◆ EXERCISE REQUIREMENTS: Starting at the very beginning of the items and ending with the line that contains "65H36V57L32 52H28L22 57V66L24", give those lines as a numbered list with blank lines skipped. Leave the pictures out of your answer.

═══

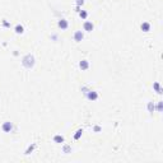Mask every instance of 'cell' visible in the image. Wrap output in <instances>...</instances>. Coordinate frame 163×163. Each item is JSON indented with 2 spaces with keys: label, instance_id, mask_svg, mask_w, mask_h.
<instances>
[{
  "label": "cell",
  "instance_id": "20",
  "mask_svg": "<svg viewBox=\"0 0 163 163\" xmlns=\"http://www.w3.org/2000/svg\"><path fill=\"white\" fill-rule=\"evenodd\" d=\"M84 3H86V0H75V5H77V7H83Z\"/></svg>",
  "mask_w": 163,
  "mask_h": 163
},
{
  "label": "cell",
  "instance_id": "1",
  "mask_svg": "<svg viewBox=\"0 0 163 163\" xmlns=\"http://www.w3.org/2000/svg\"><path fill=\"white\" fill-rule=\"evenodd\" d=\"M34 65H36V57L32 52H28L22 57V66L24 69L31 70L34 68Z\"/></svg>",
  "mask_w": 163,
  "mask_h": 163
},
{
  "label": "cell",
  "instance_id": "21",
  "mask_svg": "<svg viewBox=\"0 0 163 163\" xmlns=\"http://www.w3.org/2000/svg\"><path fill=\"white\" fill-rule=\"evenodd\" d=\"M101 130H102V128H101L99 125H94V126H93V131H94V132H99Z\"/></svg>",
  "mask_w": 163,
  "mask_h": 163
},
{
  "label": "cell",
  "instance_id": "9",
  "mask_svg": "<svg viewBox=\"0 0 163 163\" xmlns=\"http://www.w3.org/2000/svg\"><path fill=\"white\" fill-rule=\"evenodd\" d=\"M153 90L157 93V94H162L163 93V89H162V87H161V83L159 82H154L153 83Z\"/></svg>",
  "mask_w": 163,
  "mask_h": 163
},
{
  "label": "cell",
  "instance_id": "8",
  "mask_svg": "<svg viewBox=\"0 0 163 163\" xmlns=\"http://www.w3.org/2000/svg\"><path fill=\"white\" fill-rule=\"evenodd\" d=\"M52 142L55 144H63V143H65V138L61 134H56L52 136Z\"/></svg>",
  "mask_w": 163,
  "mask_h": 163
},
{
  "label": "cell",
  "instance_id": "6",
  "mask_svg": "<svg viewBox=\"0 0 163 163\" xmlns=\"http://www.w3.org/2000/svg\"><path fill=\"white\" fill-rule=\"evenodd\" d=\"M93 29H94L93 22H90V21H84L83 22V31L84 32H92Z\"/></svg>",
  "mask_w": 163,
  "mask_h": 163
},
{
  "label": "cell",
  "instance_id": "14",
  "mask_svg": "<svg viewBox=\"0 0 163 163\" xmlns=\"http://www.w3.org/2000/svg\"><path fill=\"white\" fill-rule=\"evenodd\" d=\"M36 147H37V144H36V143H32L31 145H28V148L24 150V154H26V155H28V154L33 153V150L36 149Z\"/></svg>",
  "mask_w": 163,
  "mask_h": 163
},
{
  "label": "cell",
  "instance_id": "18",
  "mask_svg": "<svg viewBox=\"0 0 163 163\" xmlns=\"http://www.w3.org/2000/svg\"><path fill=\"white\" fill-rule=\"evenodd\" d=\"M10 22L8 21V19H5V18H4V19H2V27L3 28H10Z\"/></svg>",
  "mask_w": 163,
  "mask_h": 163
},
{
  "label": "cell",
  "instance_id": "4",
  "mask_svg": "<svg viewBox=\"0 0 163 163\" xmlns=\"http://www.w3.org/2000/svg\"><path fill=\"white\" fill-rule=\"evenodd\" d=\"M57 27H59V29H61V31H66V29L69 28V21L65 19V18H60L57 21Z\"/></svg>",
  "mask_w": 163,
  "mask_h": 163
},
{
  "label": "cell",
  "instance_id": "7",
  "mask_svg": "<svg viewBox=\"0 0 163 163\" xmlns=\"http://www.w3.org/2000/svg\"><path fill=\"white\" fill-rule=\"evenodd\" d=\"M89 66H90V63L88 61L87 59H82L80 61H79V69H80L82 71L88 70V69H89Z\"/></svg>",
  "mask_w": 163,
  "mask_h": 163
},
{
  "label": "cell",
  "instance_id": "10",
  "mask_svg": "<svg viewBox=\"0 0 163 163\" xmlns=\"http://www.w3.org/2000/svg\"><path fill=\"white\" fill-rule=\"evenodd\" d=\"M14 32L17 34H23L24 33V26L21 24V23H17V24L14 26Z\"/></svg>",
  "mask_w": 163,
  "mask_h": 163
},
{
  "label": "cell",
  "instance_id": "13",
  "mask_svg": "<svg viewBox=\"0 0 163 163\" xmlns=\"http://www.w3.org/2000/svg\"><path fill=\"white\" fill-rule=\"evenodd\" d=\"M147 110H148L149 113H153L155 111V103H154V102H152V101L148 102V103H147Z\"/></svg>",
  "mask_w": 163,
  "mask_h": 163
},
{
  "label": "cell",
  "instance_id": "15",
  "mask_svg": "<svg viewBox=\"0 0 163 163\" xmlns=\"http://www.w3.org/2000/svg\"><path fill=\"white\" fill-rule=\"evenodd\" d=\"M78 14H79V18H80L82 21H87V18H88V11H87V10L80 9V11H79Z\"/></svg>",
  "mask_w": 163,
  "mask_h": 163
},
{
  "label": "cell",
  "instance_id": "19",
  "mask_svg": "<svg viewBox=\"0 0 163 163\" xmlns=\"http://www.w3.org/2000/svg\"><path fill=\"white\" fill-rule=\"evenodd\" d=\"M89 89H90V88H89L88 86H82V87H80V90H82V93H83V94H86Z\"/></svg>",
  "mask_w": 163,
  "mask_h": 163
},
{
  "label": "cell",
  "instance_id": "11",
  "mask_svg": "<svg viewBox=\"0 0 163 163\" xmlns=\"http://www.w3.org/2000/svg\"><path fill=\"white\" fill-rule=\"evenodd\" d=\"M150 28H152V24H150L149 22H147V21H144L142 24H140V29H142L143 32H149Z\"/></svg>",
  "mask_w": 163,
  "mask_h": 163
},
{
  "label": "cell",
  "instance_id": "5",
  "mask_svg": "<svg viewBox=\"0 0 163 163\" xmlns=\"http://www.w3.org/2000/svg\"><path fill=\"white\" fill-rule=\"evenodd\" d=\"M73 40L77 42V44L82 42L84 40V31H82V29H78V31H75L74 34H73Z\"/></svg>",
  "mask_w": 163,
  "mask_h": 163
},
{
  "label": "cell",
  "instance_id": "17",
  "mask_svg": "<svg viewBox=\"0 0 163 163\" xmlns=\"http://www.w3.org/2000/svg\"><path fill=\"white\" fill-rule=\"evenodd\" d=\"M155 110H157V112H162L163 111V101H158V102H157Z\"/></svg>",
  "mask_w": 163,
  "mask_h": 163
},
{
  "label": "cell",
  "instance_id": "16",
  "mask_svg": "<svg viewBox=\"0 0 163 163\" xmlns=\"http://www.w3.org/2000/svg\"><path fill=\"white\" fill-rule=\"evenodd\" d=\"M83 132H84V130L83 129H78L77 131H75V134H74V140H79V139L82 138V135H83Z\"/></svg>",
  "mask_w": 163,
  "mask_h": 163
},
{
  "label": "cell",
  "instance_id": "3",
  "mask_svg": "<svg viewBox=\"0 0 163 163\" xmlns=\"http://www.w3.org/2000/svg\"><path fill=\"white\" fill-rule=\"evenodd\" d=\"M2 130L4 132H7V134H9V132L15 131V126H14V124L11 121H4L2 124Z\"/></svg>",
  "mask_w": 163,
  "mask_h": 163
},
{
  "label": "cell",
  "instance_id": "2",
  "mask_svg": "<svg viewBox=\"0 0 163 163\" xmlns=\"http://www.w3.org/2000/svg\"><path fill=\"white\" fill-rule=\"evenodd\" d=\"M84 97H86L88 101H90V102H94V101H97L99 98V93L97 92V90H94V89L90 88L88 92L84 94Z\"/></svg>",
  "mask_w": 163,
  "mask_h": 163
},
{
  "label": "cell",
  "instance_id": "12",
  "mask_svg": "<svg viewBox=\"0 0 163 163\" xmlns=\"http://www.w3.org/2000/svg\"><path fill=\"white\" fill-rule=\"evenodd\" d=\"M61 150H63V153H64V154H69V153L73 152V148H71L70 144H65V143H63Z\"/></svg>",
  "mask_w": 163,
  "mask_h": 163
}]
</instances>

═══

◆ ANSWER TO THE TASK:
1. Mask every instance of 'cell' visible in the image. Wrap output in <instances>...</instances>. Coordinate frame 163×163. Each item is JSON indented with 2 spaces with keys: label, instance_id, mask_svg, mask_w, mask_h.
2. <instances>
3. [{
4.   "label": "cell",
5.   "instance_id": "20",
6.   "mask_svg": "<svg viewBox=\"0 0 163 163\" xmlns=\"http://www.w3.org/2000/svg\"><path fill=\"white\" fill-rule=\"evenodd\" d=\"M84 3H86V0H75V5H77V7H83Z\"/></svg>",
7.   "mask_w": 163,
8.   "mask_h": 163
9. },
10. {
11.   "label": "cell",
12.   "instance_id": "1",
13.   "mask_svg": "<svg viewBox=\"0 0 163 163\" xmlns=\"http://www.w3.org/2000/svg\"><path fill=\"white\" fill-rule=\"evenodd\" d=\"M34 65H36V57L32 52H28L22 57V66L24 69L31 70L34 68Z\"/></svg>",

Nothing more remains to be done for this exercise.